L’affaire de passeport confisqué : Anicet Georges Dologuélé dénonce une gestion familiale de l’État par le clan Touadéra

Rédigé le 11 août 2026 .
Par : la rédaction de Corbeau News Centrafrique, CNC
Le leader de l’URCA, Anicet Georges Dologuélé, a pris la parole ce mercredi 6 mai 2026 pour condamner l’arbitraire qui le frappe. Devant les journalistes, il a décrit l’effondrement des structures administratives au profit d’une gestion clanique et privée des documents officiels de la République.
L’ancien premier ministre Anicet Georges Dologuélé n’a pas pris son temps pour passer par quatre chemins pour fustiger la confiscation de son passeport diplomatique survenue à l’aéroport de Bangui par une intervention directe du pouvoir.
Pour le président de l’URCA, cet acte montre que les ministères ne fonctionnent plus selon le droit, mais reçoivent des ordres dictés par des intérêts familiaux au pouvoir. L’ancien Premier ministre rappelle que son identité centrafricaine a été confirmée par la plus haute instance juridique du pays, le conseil constitutionnel, pourtant ignorée par le ministre de l’Intérieur.
Cette obstruction administrative vise à transformer un citoyen en apatride pour le punir de ses opinions politiques. Anicet Georges Dologuélé souligne que le privilège du passeport diplomatique est un droit lié à son rang, accordé à tous ses prédécesseurs sans exception. Le blocage organisé de ses documents de voyage prouve que l’État est utilisé comme une arme de harcèlement contre sa personne.
Le procureur de la République est lui aussi pointé du doigt pour avoir exigé la saisie d’un titre de transport sur le point d’expirer. Cette manœuvre administrative empêche Anicet Georges Dologuélé de remplir ses obligations internationales à l’Union Africaine.

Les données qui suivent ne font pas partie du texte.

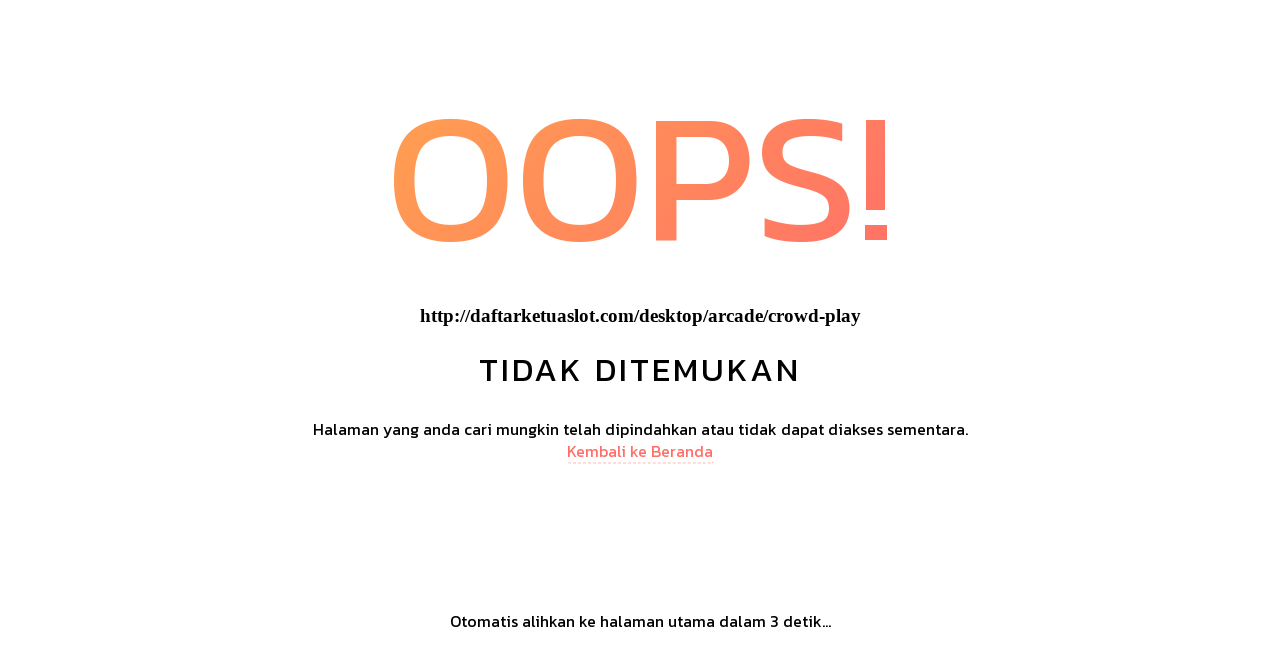

--- FILE ---
content_type: text/html; charset=UTF-8
request_url: https://daftarketuaslot.com/desktop/arcade/crowd-play
body_size: 1456
content:
<!DOCTYPE html>
<html lang="en">
<head>
<meta charset="utf-8">
<meta http-equiv="X-UA-Compatible" content="IE=edge">
<meta name="viewport" content="width=device-width, initial-scale=1">

<title>404</title>

<link rel="preconnect" href="https://fonts.googleapis.com">
<link rel="preconnect" href="https://fonts.gstatic.com" crossorigin>
<link href="https://fonts.googleapis.com/css2?family=Kanit&display=swap" rel="stylesheet">

<style>
* {
  -webkit-box-sizing: border-box;
          box-sizing: border-box;
}

body {
  padding: 0;
  margin: 0;
}

#notfound {
  position: relative;
  height: 100vh;
}

#notfound .notfound {
  position: absolute;
  left: 50%;
  top: 50%;
  -webkit-transform: translate(-50%, -50%);
      -ms-transform: translate(-50%, -50%);
          transform: translate(-50%, -50%);
}

.notfound {
  max-width: 767px;
  width: 100%;
  line-height: 1.4;
  text-align: center;
  padding: 15px;
}

.notfound .notfound-404 {
  position: relative;
  height: 220px;
}

.notfound .notfound-404 h1 {
  font-family: 'Kanit', sans-serif;
  position: absolute;
  left: 50%;
  top: 50%;
  -webkit-transform: translate(-50%, -50%);
      -ms-transform: translate(-50%, -50%);
          transform: translate(-50%, -50%);
  font-size: 186px;
  font-weight: 200;
  margin: 0px;
  background: linear-gradient(130deg, #ffa34f, #ff6f68);
  color:transparent;
  -webkit-background-clip: text;
  background-clip: text;
  text-transform: uppercase;
}

.notfound h2 {
  font-family: 'Kanit', sans-serif;
  font-size: 33px;
  font-weight: 200;
  text-transform: uppercase;
  margin-top: 0px;
  margin-bottom: 25px;
  letter-spacing: 3px;
}


.notfound p {
  font-family: 'Kanit', sans-serif;
  font-size: 16px;
  font-weight: 200;
  margin-top: 0px;
  margin-bottom: 25px;
}


.notfound a {
  font-family: 'Kanit', sans-serif;
  color: #ff6f68;
  font-weight: 200;
  text-decoration: none;
  border-bottom: 1px dashed #ff6f68;
  border-radius: 2px;
}

.notfound-social>a {
  display: inline-block;
  height: 40px;
  line-height: 40px;
  width: 40px;
  font-size: 14px;
  color: #ff6f68;
  border: 1px solid #efefef;
  border-radius: 50%;
  margin: 3px;
  -webkit-transition: 0.2s all;
  transition: 0.2s all;
}
.notfound-social>a:hover {
  color: #fff;
  background-color: #ff6f68;
  border-color: #ff6f68;
}

@media only screen and (max-width: 480px) {
  .notfound .notfound-404 {
    position: relative;
    height: 168px;
  }

  .notfound .notfound-404 h1 {
    font-size: 142px;
  }

  .notfound h2 {
    font-size: 22px;
  }
}

.countdown {
  font-size: 3rem;
  font-weight: bold;
  text-align: center;
  margin-top: 20%;
}
</style>

<link type="text/css" rel="stylesheet" href="css/default.css" />


<!--[if lt IE 9]>
          <script src="https://oss.maxcdn.com/html5shiv/3.7.3/html5shiv.min.js"></script>
          <script src="https://oss.maxcdn.com/respond/1.4.2/respond.min.js"></script>
        <![endif]-->
<meta name="robots" content="noindex, follow">
</head>
<body>
<div id="notfound">
<div class="notfound">
<div class="notfound-404">
<h1>Oops!</h1>
</div>
<h3>http://daftarketuaslot.com/desktop/arcade/crowd-play</h3>
<h2>Tidak ditemukan</h2>
<p>
    Halaman yang anda cari mungkin telah dipindahkan atau tidak dapat diakses sementara.
    <br/>
    <a href="/">Kembali ke Beranda</a>
</p>

<div class="countdown">
  <p>Otomatis alihkan ke halaman utama dalam <span id="countdown">5</span> detik...</p>
</div>
</div>
</div>
<script src="https://code.jquery.com/jquery-3.6.0.min.js"></script>
<script>
    $(document).ready(function() {
      let countdownValue = 5;
      let countdownInterval = setInterval(function() {
      countdownValue--;
      $('#countdown').text(countdownValue);
      if (countdownValue === 0) {
        clearInterval(countdownInterval);
        window.location.href = "/";
      }
      }, 1000);

      setTimeout(function() {
        window.location.href = "/";
      }, 5000);
    });
</script>

<script defer src="https://static.cloudflareinsights.com/beacon.min.js/vcd15cbe7772f49c399c6a5babf22c1241717689176015" integrity="sha512-ZpsOmlRQV6y907TI0dKBHq9Md29nnaEIPlkf84rnaERnq6zvWvPUqr2ft8M1aS28oN72PdrCzSjY4U6VaAw1EQ==" data-cf-beacon='{"version":"2024.11.0","token":"cb83164782194e3ab3e71514653a9671","r":1,"server_timing":{"name":{"cfCacheStatus":true,"cfEdge":true,"cfExtPri":true,"cfL4":true,"cfOrigin":true,"cfSpeedBrain":true},"location_startswith":null}}' crossorigin="anonymous"></script>
</body>
</html>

En agissant ainsi, les autorités montrent leur mépris pour les décisions de justice et les règles élémentaires de la fonction publique. Le leader de l’opposition affirme que le pays s’éloigne de la légalité pour satisfaire des vengeances privées. Anicet Georges Dologuélé refuse de solliciter une réintégration illégitime pour un droit qui lui appartient déjà par sa naissance. La gestion des affaires publiques ressemble désormais à un règlement de comptes familial où la loi n’a plus sa place. L’opposant avertit que cette dérive dangereuse finit par fragiliser l’ensemble des institutions nationales.